Reducing mortality through quality case management
As of February 11, health authorities recorded 1,474 cases and 44 deaths in Koboko and Arua districts. MSF is supporting case management in 25 health structures in Arua and Koboko districts.
"The case fatality rate is currently relatively low - between 2.4 percent and 5.6 percent - depending on the areas," said Dr. Chantal Umutoni, Medical Coordinator for MSF in Uganda. "But we need to continue monitoring the situation closely."
MSF has already supplied more than 1,600 doses of oily chloramphenicol, the most effective antibiotic treatment, to the health structures where the organization is monitoring cases. A single injection is sufficient in most cases and effective within 24 hours. As a second-line treatment and for pregnant women and children aged between two months and one year, MSF uses ceftriaxone.
Targeting the most affected areas to contain the epidemic
Starting on February 2, MSF, MoH and the WHO worked together to conduct a series of vaccination campaigns targeting a total of 450,000 people. MSF teams contributed to the provision of vaccines, medical supplies and logistical and financial support. Since the vaccination campaign was launched, more than 191,000 people were vaccinated under MSF supervision in 70 different sites in Arua and Koboko districts. The MoH has also vaccinated an additional 260,000 people in Arua and Koboko districts.
"Containing a meningitis epidemic requires not only vaccines and syringes. You need to have a reliable epidemiological-surveillance system, quality case management and a strong strategy for the vaccination campaign," said Leray. "You need to start vaccinating where the attack rate is highest and simultaneously treat all the severe cases. Then you can extend the vaccination to all locations where the alert threshold has been reached."
An additional order of vaccines is being placed with the International Coordinating Group (ICG) on Vaccine Provision for Epidemic Meningitis Control to complete the vaccination campaign.

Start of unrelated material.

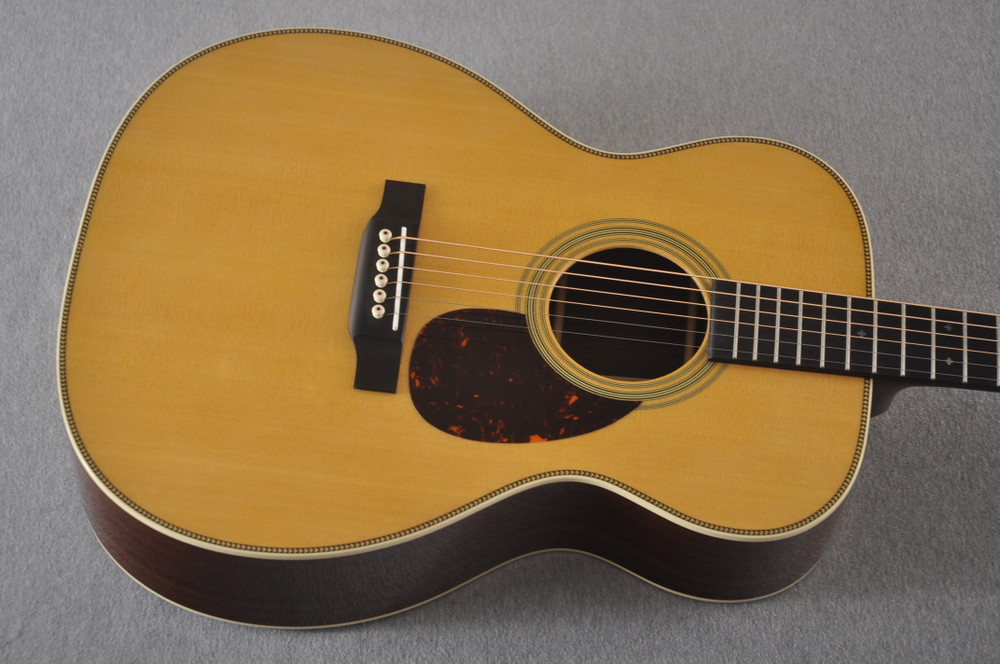 Martin OM-28 Orchestra Model Acoustic Guitar #2360640 - Top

Maintaining the "cold chain"
Mass vaccinations campaigns require sizeable logistical means. In order to preserve the efficacy of the meningitis vaccine, doses must be kept between two and eight degrees Celsius from reception until delivery at the vaccination site. MSF has set up a "cold-chain" system with the MoH, with a base in Arua town, which is fully equipped with 14 freezers and fridges producing almost 450 kg of ice every day.
Roughly half of the 4,500 icepacks are dispatched every day in 30 large cold boxes. These large cold boxes, designed to maintain the temperature for three days, function as a decentralized supply cold chain base for each vaccination site. Smaller vaccines carriers are the final link between the decentralized base and the vaccination site. Each can carry up to 500 doses of vaccine and require four ice packs.

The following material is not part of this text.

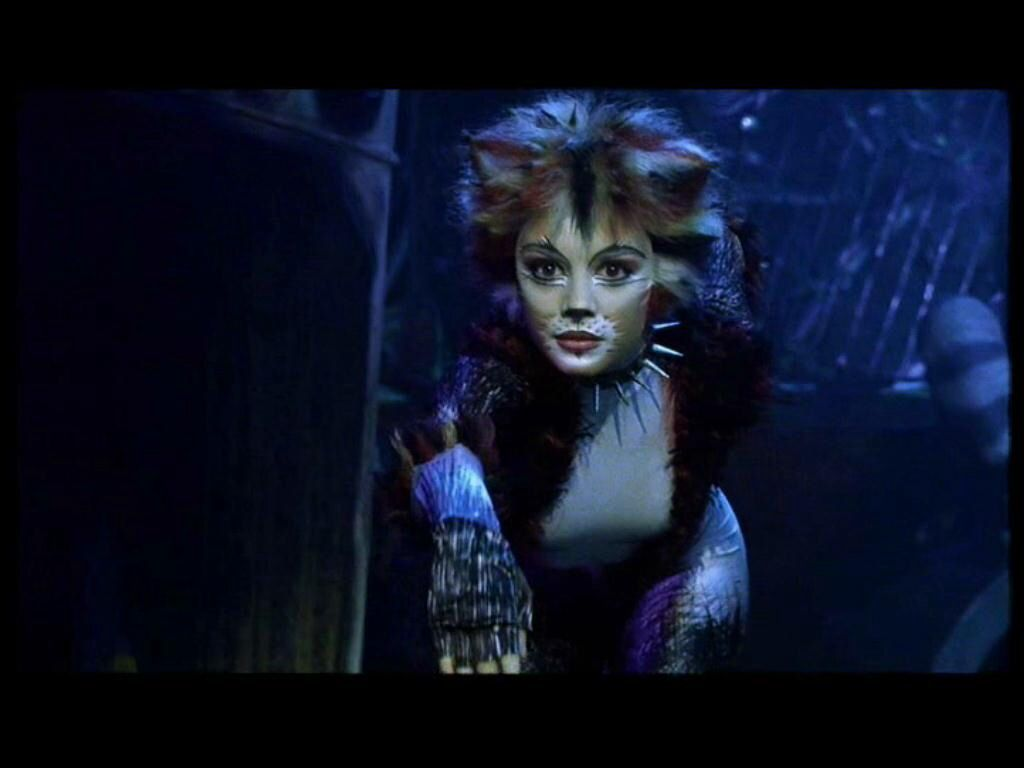 Veerle Casteleyn in Cats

Efficient supply management is also essential given that the target population changes with the spreading of the epidemic. As in other emergencies, MSF relies on prepackaged kits to respond quickly to epidemics or other emergencies. Each meningitis kit contains all of the medical supplies required to vaccinate 10,000 persons. The logistical team is also in charge of setting up crowd control and waste management systems at each site.